**Tasks to perform:**
1: Retype the stretch of the Telliskivi Creative City passage from "Nowadays, Telliskivi Creative" through "and many others.".
2: Using the Telliskivi Creative City passage, mark each statement yes or no and quote the words that decide it: (a) Jaanus Juss founded the center in 2007. (b) The first tenant to move in was a skate park. (c) The center hosts close to a thousand cultural events each year.
3: Supply what follows the last sentence of the Telliskivi Creative City passage.
+++ Page excerpt +++
Telliskivi Creative City (Telliskivi Loomelinnak) is creative center located on Telliskivi Street in the northern part of Tallinn, Estonia. The center serves as a platform for the Estonian creative community and is situated on the former site of the Baltic Railway Company factory.

Telliskivi Creative City (Loomelinnak) was founded by Jaanus Juss in 2007. In 2009, the first tenant (the headquarters of Tallinn Black Nights Film Festival) moved in. Subsequently, the weekly flea market, and a skate park called Haigla ('Hospital') was opened.

Nowadays, Telliskivi Creative City comprises 10 buildings with a total area of over 25,000 sqm. It houses over 300 companies, 90% of which are creative enterprises, as well as nearly 30 shops and a dozen restaurants, two theaters, seven galleries and several conference and seminar rooms. The center hosts nearly a thousand cultural events annually, attended by almost a million people, including the "Ma ei saa aru" art festival, Jazzkaar, Tallinn Music Week, and many others.
+++ Collected material +++
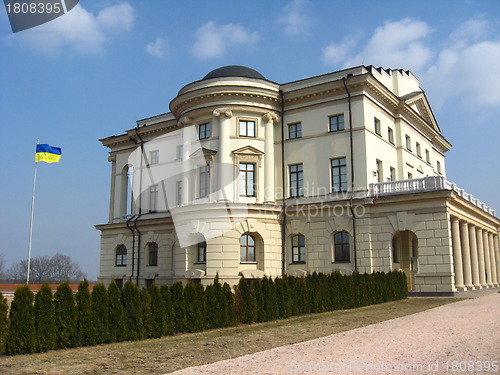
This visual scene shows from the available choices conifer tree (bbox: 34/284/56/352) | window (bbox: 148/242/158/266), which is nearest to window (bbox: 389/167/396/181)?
window (bbox: 148/242/158/266)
+++
**Answers below:**
1:
Nowadays, Telliskivi Creative City comprises 10 buildings with a total area of over 25,000 sqm. It houses over 300 companies, 90% of which are creative enterprises, as well as nearly 30 shops and a dozen restaurants, two theaters, seven galleries and several conference and seminar rooms. The center hosts nearly a thousand cultural events annually, attended by almost a million people, including the "Ma ei saa aru" art festival, Jazzkaar, Tallinn Music Week, and many others.

2:
(a) Yes: "was founded by Jaanus Juss in 2007."
(b) No: "the first tenant (the headquarters of Tallinn Black Nights Film Festival) moved in."
(c) Yes: "The center hosts nearly a thousand cultural events annually."

3:
Since 2019, the international photo art center Fotografiska Tallinn was opened, presenting the best works of top photographers with frequently changing exhibitions. Fotografiska also has a café and restaurant that can be visited without a museum ticket. The restaurant is managed by top chef Peeter Pihel, known for his passionate leadership in sustainable food preparation. In 2022, Fotografiska Restaurant was awarded a green Michelin star.

The center has numerous exhibition spaces, including the Vaal Gallery, the Juhan Kuusi Documentary Photography Center, and the outdoor galleries of Loomelinnaku Väligalerii and Kolme Puu galerii, the latter of which focuses on socially significant issues. There is also the Telliskivi Creative City Gallery on the center's shop streets. There are numerous pieces of street art around the center's outdoor areas.